Não precisamos de lei seca porque as nossas leis, qual roupa no varal, secam naturalmente sob o inclemente sol da impotência governamental.
O modismo da criação de leis da hora que atendem clamores midiáticos ou outros interesses tem produzido desconforto para os juristas, visto que os coloca em posições estranhas: ou interpretam em desfavor da parte para poderem aplicar ou interpretam a favor da parte para não aplicar, embora as duas posições se fundamentem na no esvaziamento da pretensão de eficácia por afrontamento, quando não violação, das garantias individuais.
As leis surgem com o nome, ou apelido, da situação - e até de pessoa - em destaque nas notícias da hora, e tudo começou com a Lei Fleury, passou pela Lei Medina e Maria da Penha, e chegou na lei seca, tão seca que o governo permite que a publicidade dos fabricantes de bebidas alcoólicas inclua o "se for beber não dirija", o que reforça a associação entre o álcool e a direção.
Deveras, o primeiro requisito para a habilitação na condução de veículo automotor é a aptidão física e mental, por sobre a qual é desenvolvida e aferida a habilidade para dirigir, o que atende ao principal objetivo do Código de Trânsito Brasileiro que é a segurança, pois o elemento mais sensível do "jogo de colaboração em confiança" é a pessoa humana, logo, qualquer afetação para menor nas aptidões ou no exercício das habilidades compromete a segurança.
Tudo isto é sabido mas a fiscalização é rala e frouxa, permitindo que as infrações à segurança sejam cometidas com a certeza de que, escapando de produzir um dano grave, a punição tanto demorará que é possível fazer de novo e de novo impunemente.
As autoridades tanto perderam o senso de segurança que a fiscalização do trânsito está sendo automatizada em grau máximo: máquinas versus máquinas, e os danos à pessoa ficam como simples consequências das infrações cometidas, o que é comprovado pelas falas sobre "segurança no trânsito", sem uma palavra siquer para "segurança das pessoas no trânsito".

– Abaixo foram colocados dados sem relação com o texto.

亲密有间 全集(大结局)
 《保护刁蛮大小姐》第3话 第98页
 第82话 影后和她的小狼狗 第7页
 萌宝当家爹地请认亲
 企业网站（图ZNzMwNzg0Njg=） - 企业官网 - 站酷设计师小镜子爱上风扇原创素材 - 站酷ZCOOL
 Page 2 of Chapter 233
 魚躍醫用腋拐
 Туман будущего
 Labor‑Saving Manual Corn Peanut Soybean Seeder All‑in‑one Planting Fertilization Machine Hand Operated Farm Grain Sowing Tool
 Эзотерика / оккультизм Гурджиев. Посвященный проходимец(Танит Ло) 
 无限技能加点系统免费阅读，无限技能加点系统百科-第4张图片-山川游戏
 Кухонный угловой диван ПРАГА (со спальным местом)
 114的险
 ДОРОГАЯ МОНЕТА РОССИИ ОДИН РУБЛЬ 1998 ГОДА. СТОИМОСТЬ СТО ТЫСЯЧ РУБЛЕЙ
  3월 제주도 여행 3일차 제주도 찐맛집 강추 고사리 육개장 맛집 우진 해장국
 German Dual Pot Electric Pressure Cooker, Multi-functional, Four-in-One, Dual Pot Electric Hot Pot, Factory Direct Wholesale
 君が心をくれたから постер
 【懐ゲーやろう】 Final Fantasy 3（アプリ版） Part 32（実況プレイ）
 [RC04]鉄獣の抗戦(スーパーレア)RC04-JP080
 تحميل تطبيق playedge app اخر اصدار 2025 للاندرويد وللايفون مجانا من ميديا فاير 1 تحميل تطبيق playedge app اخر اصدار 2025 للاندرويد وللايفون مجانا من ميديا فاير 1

Sou do tempo em que a pressa na ultrapassagem de um sinal fechado era "compensada" com um fiscal parando o veículo e advertindo ou autuando, mas os tempos mudaram e parece ter se formado a cultura de que o condutor tem direito garantido à pressa e só será punido se causar algum dano, e o princípio da confiança reitor do jogo de colaboração transformou-se num jogo de dolo eventual: se não ocorrer resultado danoso avance uma casa no tabuleiro.
O infrator contesta tudo, da foto do radar à anotação do fiscal, o que é um direito, com certeza, mas o espaço de contestação foi tão alargado que os princípios da legalidade e da presunção de veracidade do ato administrativo foram perdidos de vista.
A presunção de veracidade do ato administrativo praticado por um agente legal de trânsito inverte o ônus da prova, mas os agentes de trânsito foram desmoralizados porque tão sujeitos à propina quanto os agentes dos mais altos escalões. No entanto, substituem-se os agentes de trânsito por máquinas fiscalizadoras, mas os agentes dos mais altos escalões permanecem atuando "de mãos próprias".
É o "sistema" em ação, sistema que coloca os agentes policiais atentos e eficazes em relação a um porte de arma de fogo, mas os retira das ruas para que o porte e disparo de "armas de trânsito" possa ocorrer livremente.
Cortam os custos da fiscalização do trânsito e incentivam a venda de carros, e ninguém faz o óbvio prognóstico da desordem crescente, ou se faz, ignora, porque é preciso vender carros.
Homicídios e mortes no trânsito se igualam nas estatísticas, mas o trânsito ganha por meio corpo pois para cada morto produz dois aleijados.
O homicida em regra está com raiva de alguém e o mata, o condutor de veículo confia que poderá fazer o que quiser e recorrer da punição porque o radar não tem o selo de aferição ou atribui ao agente de trânsito a pecha da mentira. Ou está com raiva de todo mundo, ou está indiferente, ou está hostil, enfim: não tá nem ai, mas só até o momento em que se torna vítima do trânsito.
Beber do próprio veneno é a única coisa que está trazendo o condutor de veículo a sua originalidade de ser um animal racional.
Ai entra o Direito Penal com leis que tentam obrigar ao cumprimento de outras leis e é construído o Estado Democrático de Direito Penal, figura muito antiga, visto que os pais de família, antigamente, deixavam a "taca" (chicote plano feito de couro cru) pendurada na parede da sala para que a mãe, impotente no controle da récua de filhos, mostrasse ao filho infrator a taca e proferisse a decisão preventiva: se repetir conto para seu pai. Repetia, o pai chegava, a mãe contava, a taca comia no lombo, pouco importava que as circunstâncias da família fossem iguais às do trânsito: fiscalização deficiente e muitos filhos, digo, veículos.